With 5 solo shots by the Bronx Bombers, the Yankees take their fourth of the last six games, and continue to pick up steam.  Aroldis Chapman also made his 2016 and Yankees debut and recent call-up Ben Gamel picks up his first major league hit in his first major league at-bat.

The Bronx, NY, bottom of the first, no-one on, one strike, one ball, two outs, Brian McCann at the plate.  The 12th pitch of the game delivered by Chris Young of the Kansas City Royals, and so begins the night of the one-run homer.
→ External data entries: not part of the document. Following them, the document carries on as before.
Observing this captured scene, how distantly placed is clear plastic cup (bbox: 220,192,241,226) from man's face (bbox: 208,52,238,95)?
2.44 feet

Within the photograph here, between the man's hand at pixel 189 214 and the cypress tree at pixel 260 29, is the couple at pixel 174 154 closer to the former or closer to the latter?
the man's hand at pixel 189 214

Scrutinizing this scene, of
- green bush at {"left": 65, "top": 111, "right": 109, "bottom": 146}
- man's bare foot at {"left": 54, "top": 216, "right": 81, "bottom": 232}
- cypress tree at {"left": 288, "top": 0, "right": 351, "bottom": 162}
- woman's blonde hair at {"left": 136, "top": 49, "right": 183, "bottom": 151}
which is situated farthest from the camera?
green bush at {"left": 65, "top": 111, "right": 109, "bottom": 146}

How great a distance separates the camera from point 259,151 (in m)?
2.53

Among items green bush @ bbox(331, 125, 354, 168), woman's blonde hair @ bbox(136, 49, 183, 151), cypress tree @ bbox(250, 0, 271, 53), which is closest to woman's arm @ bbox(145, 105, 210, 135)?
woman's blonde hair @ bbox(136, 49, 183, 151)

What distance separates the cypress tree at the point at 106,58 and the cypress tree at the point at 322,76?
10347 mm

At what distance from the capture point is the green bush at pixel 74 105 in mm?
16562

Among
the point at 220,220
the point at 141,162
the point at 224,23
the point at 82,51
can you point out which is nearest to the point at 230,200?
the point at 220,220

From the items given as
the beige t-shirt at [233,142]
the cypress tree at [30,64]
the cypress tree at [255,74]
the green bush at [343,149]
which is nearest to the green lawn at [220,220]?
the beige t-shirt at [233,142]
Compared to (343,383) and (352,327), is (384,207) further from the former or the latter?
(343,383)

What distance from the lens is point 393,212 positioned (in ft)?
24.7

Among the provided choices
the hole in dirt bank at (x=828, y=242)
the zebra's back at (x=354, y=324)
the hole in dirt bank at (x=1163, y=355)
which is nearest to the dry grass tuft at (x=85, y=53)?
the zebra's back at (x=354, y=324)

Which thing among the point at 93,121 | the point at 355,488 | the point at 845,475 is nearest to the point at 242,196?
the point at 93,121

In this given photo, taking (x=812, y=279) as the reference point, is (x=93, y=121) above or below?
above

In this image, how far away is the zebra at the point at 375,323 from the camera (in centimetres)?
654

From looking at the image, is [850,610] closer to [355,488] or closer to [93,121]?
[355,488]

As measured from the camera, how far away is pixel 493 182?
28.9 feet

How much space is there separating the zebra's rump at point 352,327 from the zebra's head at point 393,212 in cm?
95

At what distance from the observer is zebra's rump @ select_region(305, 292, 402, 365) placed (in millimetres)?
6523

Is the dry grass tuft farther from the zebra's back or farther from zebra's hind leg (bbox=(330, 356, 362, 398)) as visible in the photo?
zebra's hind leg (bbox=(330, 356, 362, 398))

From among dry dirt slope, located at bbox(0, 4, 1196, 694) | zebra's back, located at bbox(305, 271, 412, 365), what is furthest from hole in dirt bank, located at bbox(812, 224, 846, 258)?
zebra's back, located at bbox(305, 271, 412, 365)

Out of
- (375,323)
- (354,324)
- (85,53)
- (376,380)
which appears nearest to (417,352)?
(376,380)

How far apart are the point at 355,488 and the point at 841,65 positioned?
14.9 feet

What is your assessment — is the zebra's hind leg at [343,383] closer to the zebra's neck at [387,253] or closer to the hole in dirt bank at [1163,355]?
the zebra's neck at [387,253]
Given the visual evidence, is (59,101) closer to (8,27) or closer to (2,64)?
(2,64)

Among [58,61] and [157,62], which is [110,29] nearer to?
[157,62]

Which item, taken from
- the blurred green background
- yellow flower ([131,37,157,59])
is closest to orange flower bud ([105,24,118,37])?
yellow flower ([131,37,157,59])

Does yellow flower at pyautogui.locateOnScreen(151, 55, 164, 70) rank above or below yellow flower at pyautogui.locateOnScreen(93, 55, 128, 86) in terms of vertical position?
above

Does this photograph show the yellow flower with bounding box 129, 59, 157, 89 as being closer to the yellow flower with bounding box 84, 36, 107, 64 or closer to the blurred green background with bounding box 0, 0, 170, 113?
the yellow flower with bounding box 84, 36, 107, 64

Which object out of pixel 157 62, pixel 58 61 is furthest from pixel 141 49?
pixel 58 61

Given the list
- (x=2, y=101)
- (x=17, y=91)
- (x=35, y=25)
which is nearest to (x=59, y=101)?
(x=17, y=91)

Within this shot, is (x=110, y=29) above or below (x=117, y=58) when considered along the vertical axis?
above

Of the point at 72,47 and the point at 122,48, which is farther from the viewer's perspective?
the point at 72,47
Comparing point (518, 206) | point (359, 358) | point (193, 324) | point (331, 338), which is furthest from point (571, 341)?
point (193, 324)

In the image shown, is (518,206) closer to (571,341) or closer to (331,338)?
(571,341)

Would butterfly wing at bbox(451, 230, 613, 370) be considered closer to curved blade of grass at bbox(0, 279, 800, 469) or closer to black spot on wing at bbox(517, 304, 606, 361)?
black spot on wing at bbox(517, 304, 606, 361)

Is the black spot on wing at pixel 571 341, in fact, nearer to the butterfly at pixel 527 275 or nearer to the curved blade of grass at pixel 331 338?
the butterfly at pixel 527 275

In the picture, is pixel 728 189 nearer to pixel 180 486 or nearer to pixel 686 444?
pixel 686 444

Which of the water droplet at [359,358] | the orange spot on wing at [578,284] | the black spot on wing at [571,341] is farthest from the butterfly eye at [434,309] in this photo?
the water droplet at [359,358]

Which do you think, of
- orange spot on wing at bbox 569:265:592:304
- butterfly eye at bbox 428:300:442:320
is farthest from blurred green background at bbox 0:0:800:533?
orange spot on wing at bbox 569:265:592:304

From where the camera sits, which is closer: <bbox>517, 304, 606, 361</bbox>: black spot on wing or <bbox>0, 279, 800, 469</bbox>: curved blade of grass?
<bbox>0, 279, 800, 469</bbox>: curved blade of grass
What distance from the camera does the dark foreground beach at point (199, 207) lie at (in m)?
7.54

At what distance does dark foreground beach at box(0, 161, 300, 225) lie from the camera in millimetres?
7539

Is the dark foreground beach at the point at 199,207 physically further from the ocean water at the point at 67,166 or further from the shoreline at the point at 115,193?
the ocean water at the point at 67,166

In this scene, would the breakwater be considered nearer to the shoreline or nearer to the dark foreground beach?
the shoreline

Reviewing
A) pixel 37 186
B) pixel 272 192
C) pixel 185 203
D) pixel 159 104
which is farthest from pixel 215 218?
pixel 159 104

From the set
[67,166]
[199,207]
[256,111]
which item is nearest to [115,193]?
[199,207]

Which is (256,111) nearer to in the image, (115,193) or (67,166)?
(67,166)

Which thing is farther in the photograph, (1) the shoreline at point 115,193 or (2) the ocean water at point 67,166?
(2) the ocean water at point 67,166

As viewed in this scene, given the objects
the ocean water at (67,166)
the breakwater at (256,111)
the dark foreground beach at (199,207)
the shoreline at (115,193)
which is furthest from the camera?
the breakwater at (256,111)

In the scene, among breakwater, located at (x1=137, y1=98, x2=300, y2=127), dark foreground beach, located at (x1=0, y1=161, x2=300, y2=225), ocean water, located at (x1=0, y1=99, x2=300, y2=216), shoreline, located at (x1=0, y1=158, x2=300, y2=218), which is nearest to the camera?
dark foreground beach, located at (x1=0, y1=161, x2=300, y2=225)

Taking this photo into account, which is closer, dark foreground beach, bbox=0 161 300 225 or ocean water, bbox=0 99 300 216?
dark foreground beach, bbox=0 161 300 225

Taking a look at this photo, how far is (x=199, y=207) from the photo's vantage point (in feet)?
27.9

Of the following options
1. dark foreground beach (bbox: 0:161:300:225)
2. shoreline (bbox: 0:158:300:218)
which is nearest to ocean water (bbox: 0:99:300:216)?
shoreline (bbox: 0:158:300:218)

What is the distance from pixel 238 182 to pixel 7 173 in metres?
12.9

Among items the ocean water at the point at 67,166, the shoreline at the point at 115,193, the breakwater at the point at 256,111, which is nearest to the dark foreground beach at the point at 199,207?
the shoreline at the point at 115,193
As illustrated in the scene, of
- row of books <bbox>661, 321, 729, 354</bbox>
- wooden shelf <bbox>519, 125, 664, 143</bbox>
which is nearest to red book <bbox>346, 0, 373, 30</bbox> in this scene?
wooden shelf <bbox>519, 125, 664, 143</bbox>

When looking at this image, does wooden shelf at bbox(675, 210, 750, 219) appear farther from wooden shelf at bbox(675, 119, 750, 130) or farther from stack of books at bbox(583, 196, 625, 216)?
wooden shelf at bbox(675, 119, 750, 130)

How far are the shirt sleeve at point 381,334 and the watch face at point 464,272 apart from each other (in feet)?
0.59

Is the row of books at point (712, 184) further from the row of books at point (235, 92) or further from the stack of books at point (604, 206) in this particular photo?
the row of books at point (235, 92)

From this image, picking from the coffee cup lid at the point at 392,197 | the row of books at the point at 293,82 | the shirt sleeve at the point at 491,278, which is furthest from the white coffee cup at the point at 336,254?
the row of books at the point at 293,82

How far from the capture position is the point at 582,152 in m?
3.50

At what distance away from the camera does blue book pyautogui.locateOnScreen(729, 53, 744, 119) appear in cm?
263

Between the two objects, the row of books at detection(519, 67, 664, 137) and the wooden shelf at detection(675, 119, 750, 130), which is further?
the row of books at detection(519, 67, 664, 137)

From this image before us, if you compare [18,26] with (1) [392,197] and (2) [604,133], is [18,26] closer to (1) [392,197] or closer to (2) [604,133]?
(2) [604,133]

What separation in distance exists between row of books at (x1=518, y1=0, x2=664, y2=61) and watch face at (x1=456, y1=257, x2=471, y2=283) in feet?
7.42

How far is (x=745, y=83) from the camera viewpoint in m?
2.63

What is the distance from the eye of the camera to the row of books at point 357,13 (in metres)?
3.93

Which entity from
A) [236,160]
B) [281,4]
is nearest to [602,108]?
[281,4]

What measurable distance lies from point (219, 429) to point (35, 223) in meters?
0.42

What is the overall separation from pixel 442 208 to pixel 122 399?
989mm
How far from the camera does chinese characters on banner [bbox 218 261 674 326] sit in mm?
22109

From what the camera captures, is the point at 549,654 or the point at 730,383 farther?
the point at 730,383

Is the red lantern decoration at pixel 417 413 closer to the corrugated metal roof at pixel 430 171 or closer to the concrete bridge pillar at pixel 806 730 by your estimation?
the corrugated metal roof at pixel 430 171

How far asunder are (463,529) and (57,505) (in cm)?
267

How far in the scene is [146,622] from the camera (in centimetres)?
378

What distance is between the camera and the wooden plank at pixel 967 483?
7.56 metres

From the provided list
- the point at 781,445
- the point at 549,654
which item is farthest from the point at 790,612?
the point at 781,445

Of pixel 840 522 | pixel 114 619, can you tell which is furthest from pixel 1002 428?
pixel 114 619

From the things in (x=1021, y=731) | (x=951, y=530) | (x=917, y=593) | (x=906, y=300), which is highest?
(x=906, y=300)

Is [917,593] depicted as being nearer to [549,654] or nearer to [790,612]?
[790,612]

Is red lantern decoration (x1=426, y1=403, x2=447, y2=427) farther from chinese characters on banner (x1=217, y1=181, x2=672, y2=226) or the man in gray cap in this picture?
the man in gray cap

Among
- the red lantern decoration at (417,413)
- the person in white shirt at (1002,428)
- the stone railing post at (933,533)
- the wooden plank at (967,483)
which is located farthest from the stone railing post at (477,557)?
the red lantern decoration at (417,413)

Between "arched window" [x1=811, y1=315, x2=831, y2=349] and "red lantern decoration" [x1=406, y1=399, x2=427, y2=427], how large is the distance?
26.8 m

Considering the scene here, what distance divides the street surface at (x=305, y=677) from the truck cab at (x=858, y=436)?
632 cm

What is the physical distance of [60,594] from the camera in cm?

A high and outside 88 mph fastball gets sent over the right-centerfield wall, into the first row, and just out of reach of a leaping Lorenzo Cain‘s glove.  1-0 Yankees.

Seven bases empty home runs between the two teams would be the story of the night, with the Yankees dropping five of those long balls, including three in the third, and the Royals adding two, including one in the top of the second when Alex Gordon hit a solo shot off Ivan Nova to tie the game at one a piece.

The Yankees would take the lead right back in the bottom of the second, with Carlos Beltran‘s fifth dinger of the year sailing over the fence.  Once again it was to right-center, and once again, it was a fastball, except this time, it was only 87mph, and right down the gut. The Yanks wouldn’t relinquish the lead again, on their way to their fourth victory in six games.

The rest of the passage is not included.